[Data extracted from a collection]
-------

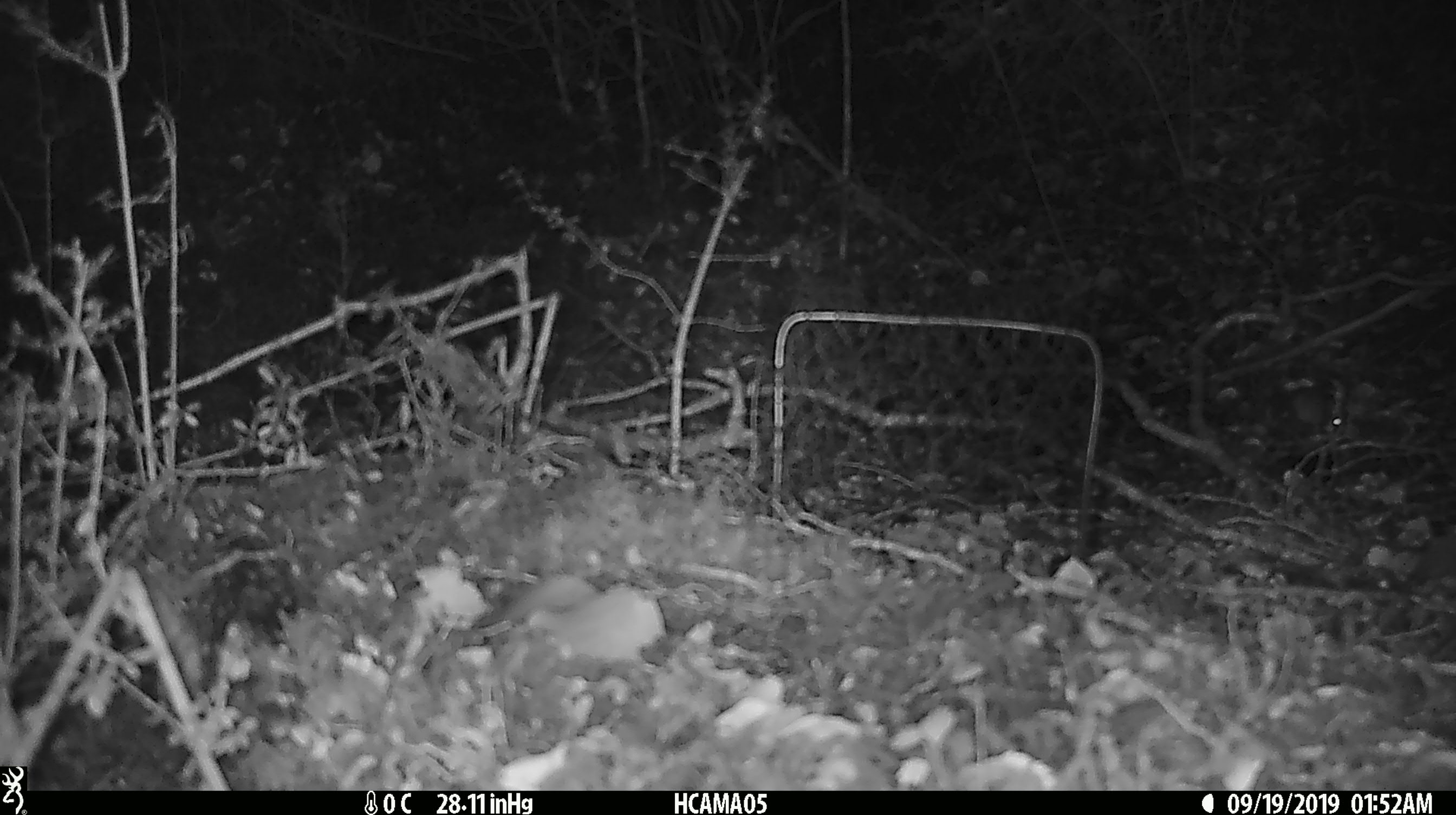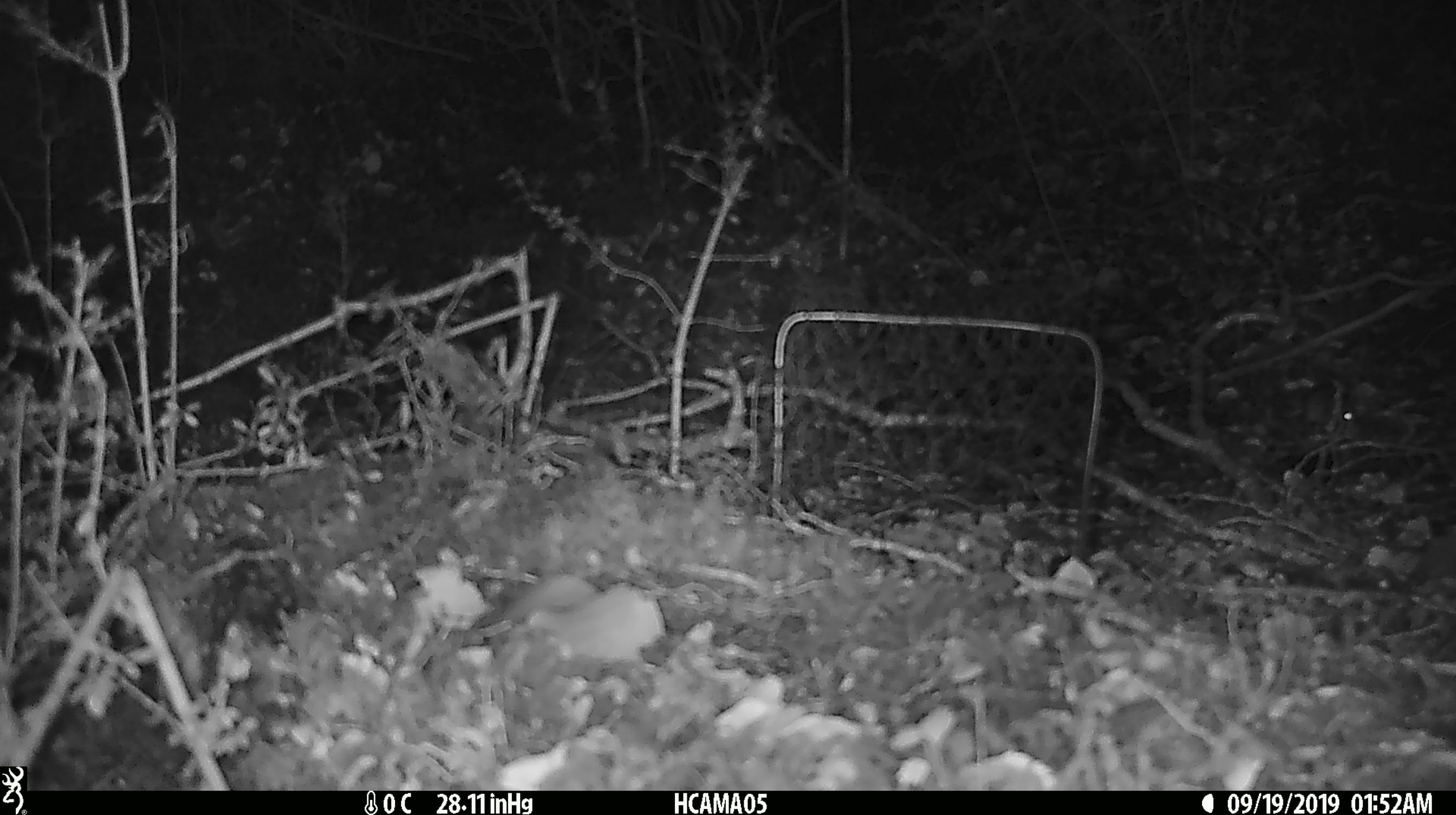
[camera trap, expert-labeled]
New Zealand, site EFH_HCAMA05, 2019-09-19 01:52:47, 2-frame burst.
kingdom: Animalia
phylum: Chordata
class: Mammalia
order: Rodentia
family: Muridae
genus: Mus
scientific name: Mus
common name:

-------

Problem details: Retype the records verbatim, excluding each image they hold.

Reply:
[camera trap, expert-labeled]
New Zealand, site EFH_HCAMA05, 2019-09-19 01:52:47, 2-frame burst.
kingdom: Animalia
phylum: Chordata
class: Mammalia
order: Rodentia
family: Muridae
genus: Mus
scientific name: Mus
common name:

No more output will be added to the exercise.